━━━ Working data

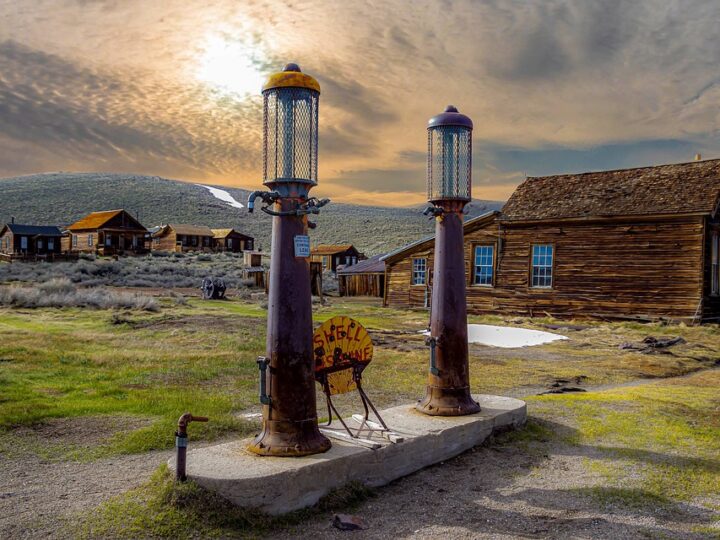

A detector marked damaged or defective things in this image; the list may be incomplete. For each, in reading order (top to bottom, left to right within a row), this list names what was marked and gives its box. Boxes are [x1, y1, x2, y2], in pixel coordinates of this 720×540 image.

rusty gas pump [245, 65, 330, 458]
rusty gas pump [414, 106, 480, 418]
rusted metal [416, 106, 478, 418]
rusted metal [175, 414, 208, 480]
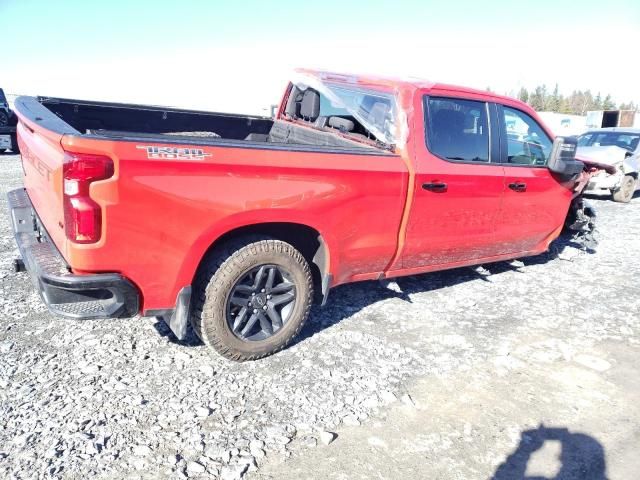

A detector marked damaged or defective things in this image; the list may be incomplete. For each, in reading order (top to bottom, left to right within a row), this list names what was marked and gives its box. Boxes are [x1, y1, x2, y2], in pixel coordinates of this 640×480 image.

broken windshield [292, 72, 404, 148]
wrecked vehicle [576, 127, 640, 202]
wrecked vehicle [8, 67, 600, 360]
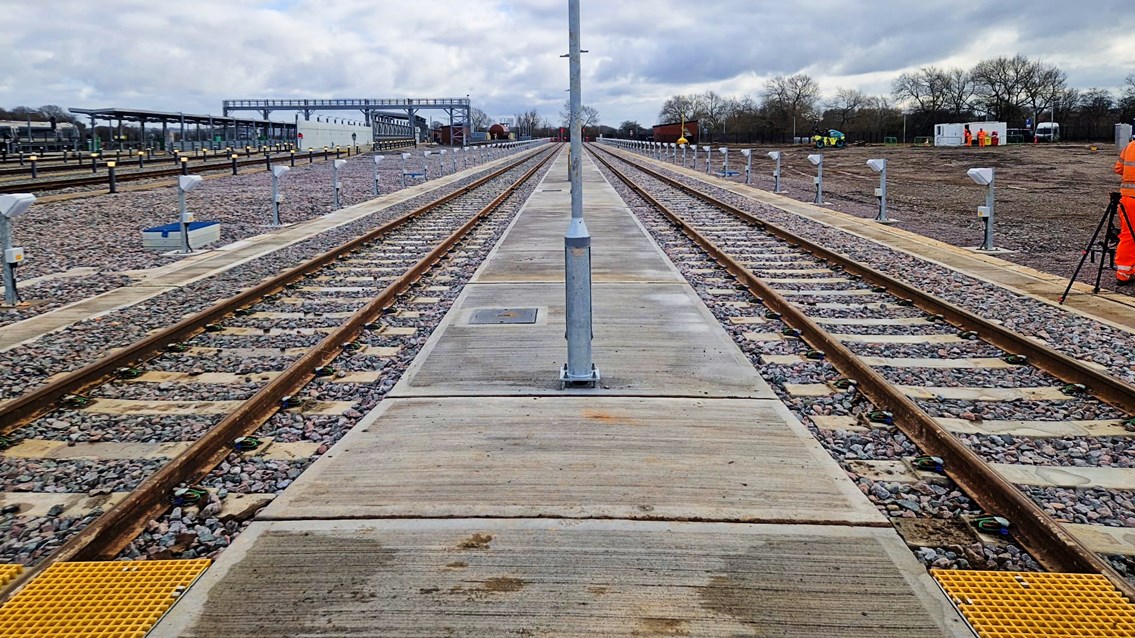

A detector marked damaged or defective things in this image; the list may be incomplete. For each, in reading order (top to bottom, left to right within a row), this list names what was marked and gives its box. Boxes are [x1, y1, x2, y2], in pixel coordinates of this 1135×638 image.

rusty rail [590, 145, 1135, 599]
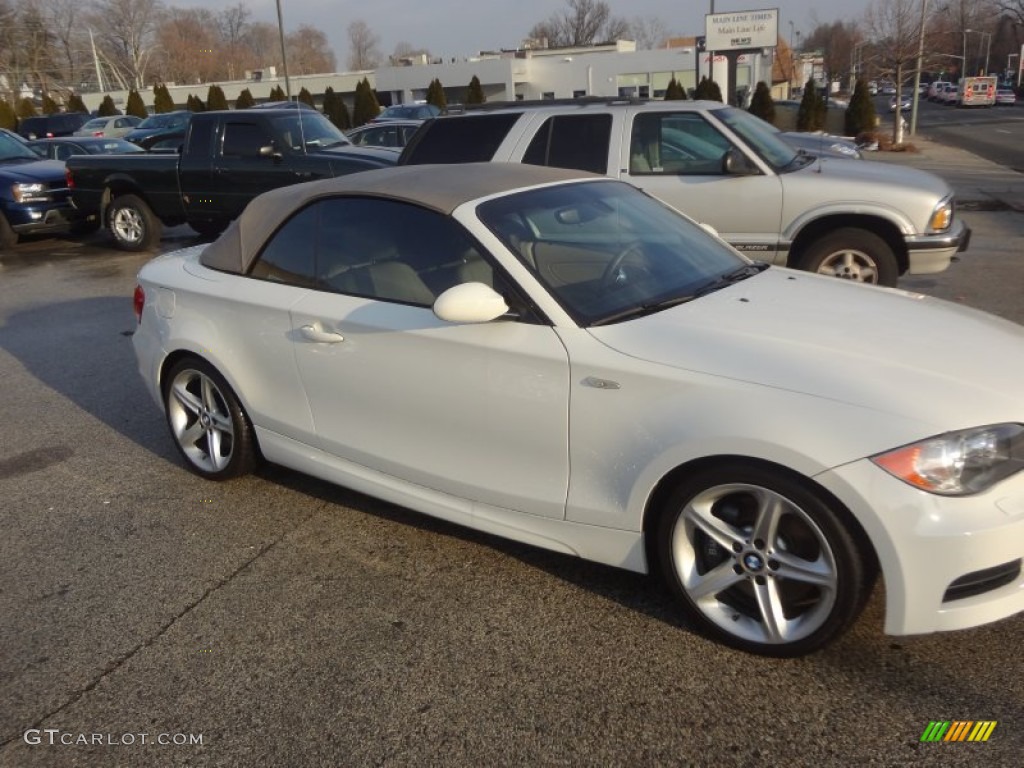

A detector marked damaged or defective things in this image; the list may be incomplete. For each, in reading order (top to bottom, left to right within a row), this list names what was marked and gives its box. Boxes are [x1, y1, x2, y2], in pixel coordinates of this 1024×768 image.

pavement crack [0, 514, 313, 749]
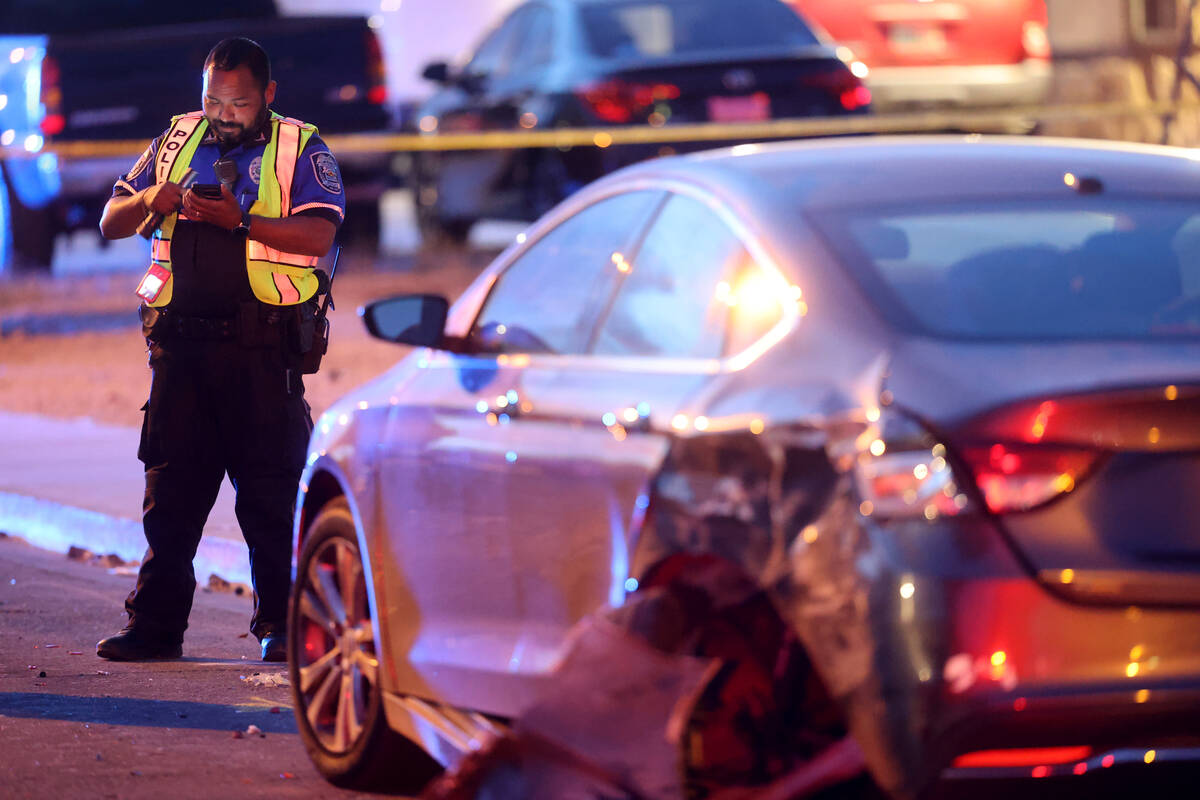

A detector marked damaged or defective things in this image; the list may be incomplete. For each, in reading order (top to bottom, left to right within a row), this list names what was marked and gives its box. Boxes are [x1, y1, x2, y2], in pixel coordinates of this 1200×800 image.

damaged silver sedan [288, 139, 1200, 800]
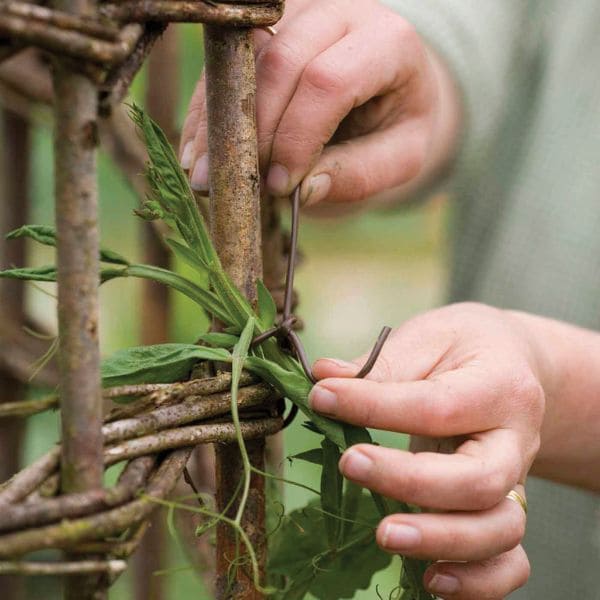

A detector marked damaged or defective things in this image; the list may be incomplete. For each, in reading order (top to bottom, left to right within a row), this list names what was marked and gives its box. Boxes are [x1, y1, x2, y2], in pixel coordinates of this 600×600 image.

rusty metal pole [0, 108, 29, 600]
rusty metal pole [51, 0, 104, 596]
rusty metal pole [204, 22, 264, 596]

━━━━━━

◆ Your assignment ◆
Please set down, exactly and with nothing added, the lines from the line with "this 640×480 image." to the end of the entries above, omitting pictures.

◆ Solution for this problem ◆
A detector marked damaged or defective things in this image; the list may be incomplete. For each, in reading order (top to bottom, left to right within a row), this list names what was marked and gives its box. Boxes are [x1, y1, x2, y2], in pixel coordinates of this 640×480 image.

broken windshield [292, 72, 404, 148]
wrecked vehicle [576, 127, 640, 202]
wrecked vehicle [8, 67, 600, 360]

A detector marked damaged or defective things in this image; the list may be incomplete. For each, in reading order (top to bottom, left to right within a row), this list names what was marked and gives its box. Boxes are [x1, y1, x2, y2], in pixel coordinates of this 1135×638 image.

rusty rail [590, 145, 1135, 599]

A detector marked damaged or defective things in this image; the list may be incomplete. For each, in reading order (top to bottom, left to right within a row), this list names what was marked and gives its box. Boxes are [x1, y1, x2, y2], in pixel coordinates of this 1024×768 image.

pavement crack [0, 514, 313, 749]

A detector marked damaged or defective things in this image; the list may be incomplete. For each, in reading order (top to bottom, left to right within a row), this list names what was marked and gives its box. Boxes are [x1, y1, x2, y2], in pixel coordinates of this 1200×800 image.

damaged silver sedan [288, 139, 1200, 800]

A detector marked damaged or defective things in this image; the list may be incomplete. For each, in reading order (top to bottom, left to right within a row), this list names what was marked and gives its box. Boxes are [x1, y1, x2, y2], in pixel coordinates of this 600×600 image.

rusty metal pole [0, 108, 29, 600]
rusty metal pole [51, 0, 104, 596]
rusty metal pole [204, 22, 264, 596]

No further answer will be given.